Type 2 diabetes in children and adolescents


Answer the following questions by circling the letter of the correct answer(s). Answers can be found on page 276.

  1. The fundamental treatment of type 2 diabetes in children is:
    1. metformin.
    2. improved nutrition and intense physical activity.
    3. insulin.
    4. acarbose.
  2. Barriers to nonpharmacological treatment include:
    1. lack of motivation due to absence of symptoms.
    2. lack of access to fresh, nutritious food.
    3. lack of opportunities for participation in physical activity.
    4. all of the above.
  3. The oral agent that will likely have the best treatment profile in adolescents is metformin because:
    1. the majority of affected adolecents are obese.
    2. gastrointestinal side effects are self-limiting.

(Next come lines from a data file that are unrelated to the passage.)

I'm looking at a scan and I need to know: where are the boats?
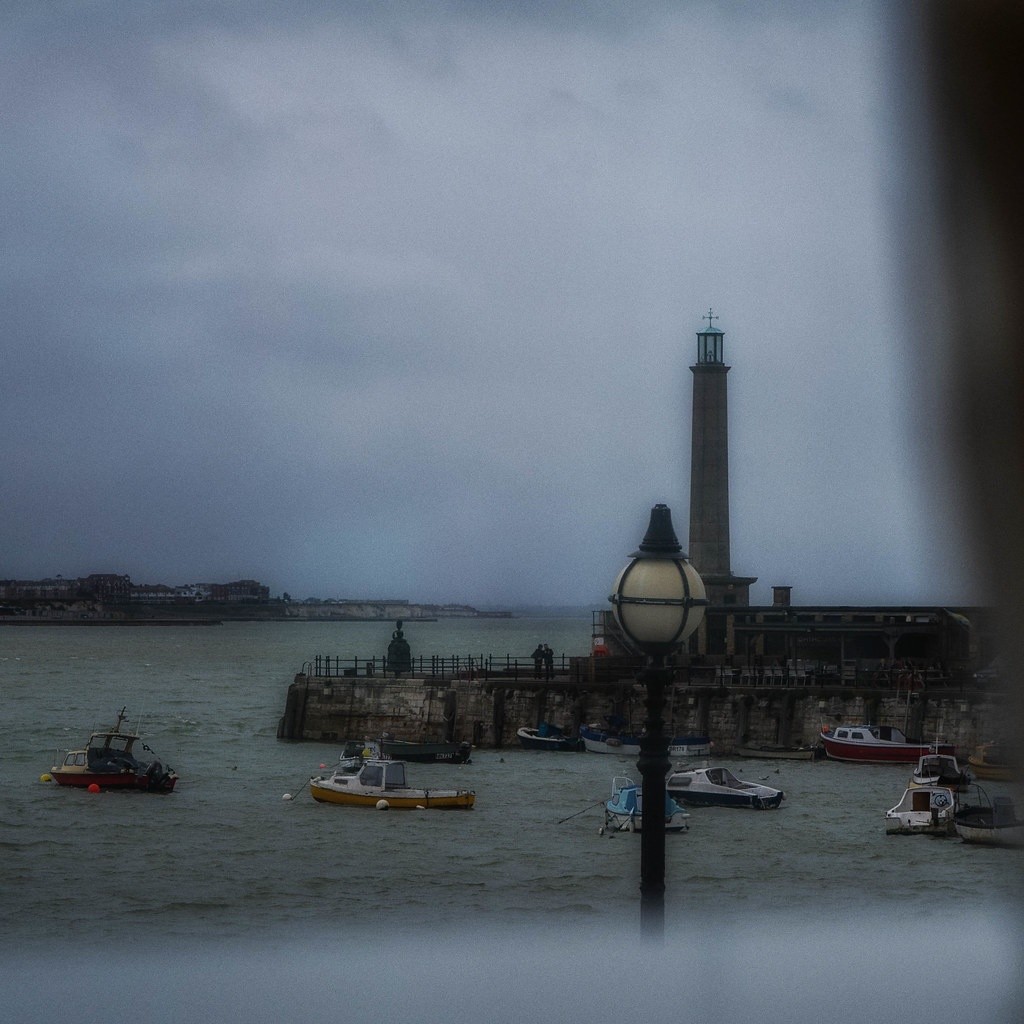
[606,776,690,833]
[820,723,956,765]
[581,726,713,757]
[734,741,820,760]
[953,797,1024,848]
[342,734,473,764]
[665,766,784,810]
[907,752,971,792]
[967,740,1024,782]
[51,704,180,792]
[518,726,583,753]
[886,786,956,835]
[309,758,476,809]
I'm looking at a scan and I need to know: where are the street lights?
[613,505,707,948]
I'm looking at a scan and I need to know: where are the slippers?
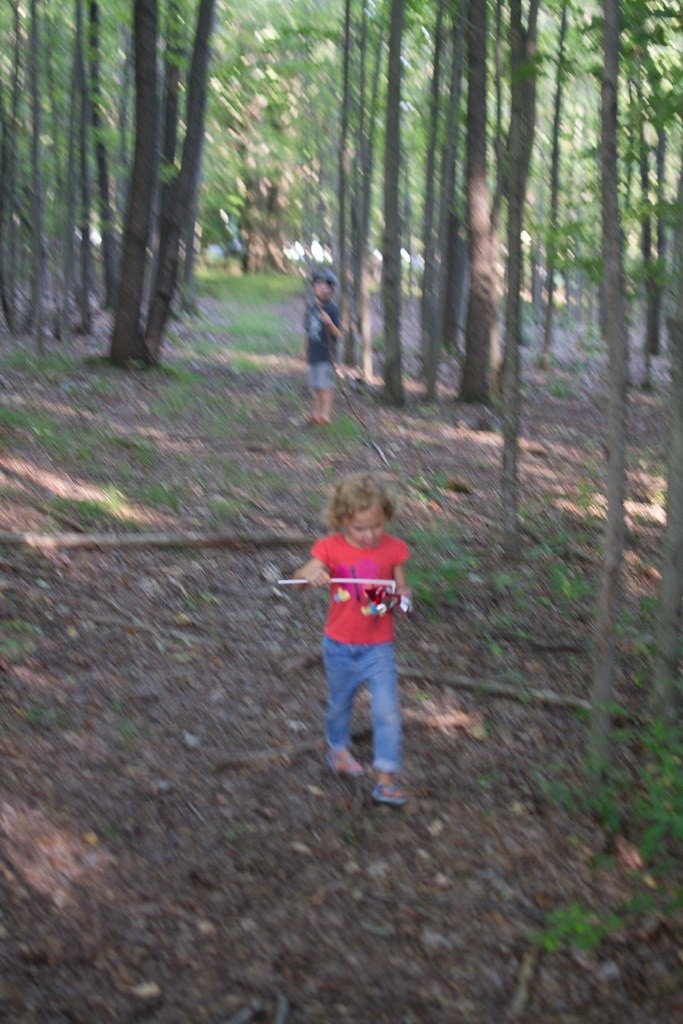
[373,782,407,806]
[326,749,364,778]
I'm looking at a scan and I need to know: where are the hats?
[311,268,340,288]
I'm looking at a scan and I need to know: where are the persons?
[303,269,344,425]
[293,473,414,803]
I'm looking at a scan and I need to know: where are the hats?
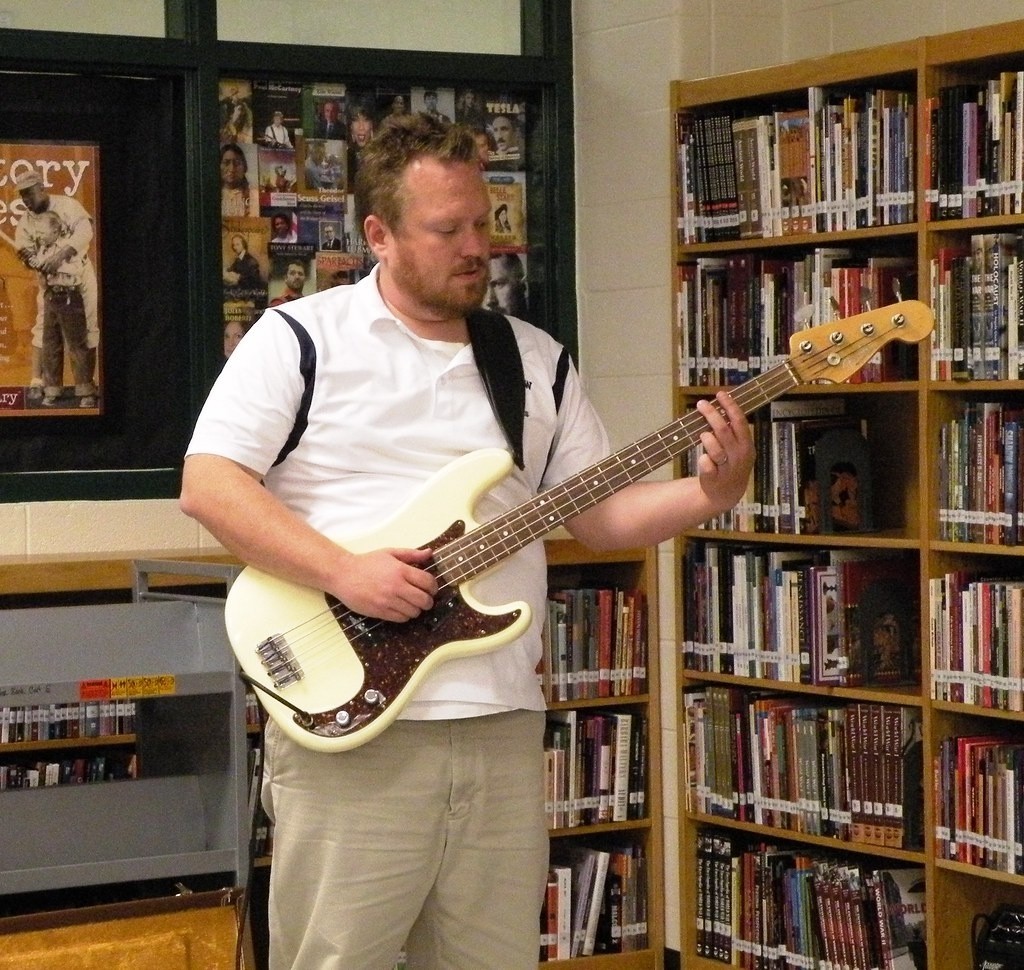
[12,170,42,193]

    3. it does not cause weight gain or hypoglycemia.
    4. all of the above.
  4. The use of sulphonylurea agents is limited by side effects that include:
    1. liver failure.
    2. lactic acidosis.
    3. weight gain and hypoglycemia.
    4. gastrointestinal complaints.
  5. Primary prevention initiatives in communities have an important therapeutic effect on adolescents with type 2 diabetes because:
    1. they promote healthy nutrition and physical activity.
    2. there is a school curriculum.
    3. there is less junk food available.
    4. infants and young mothers are targeted.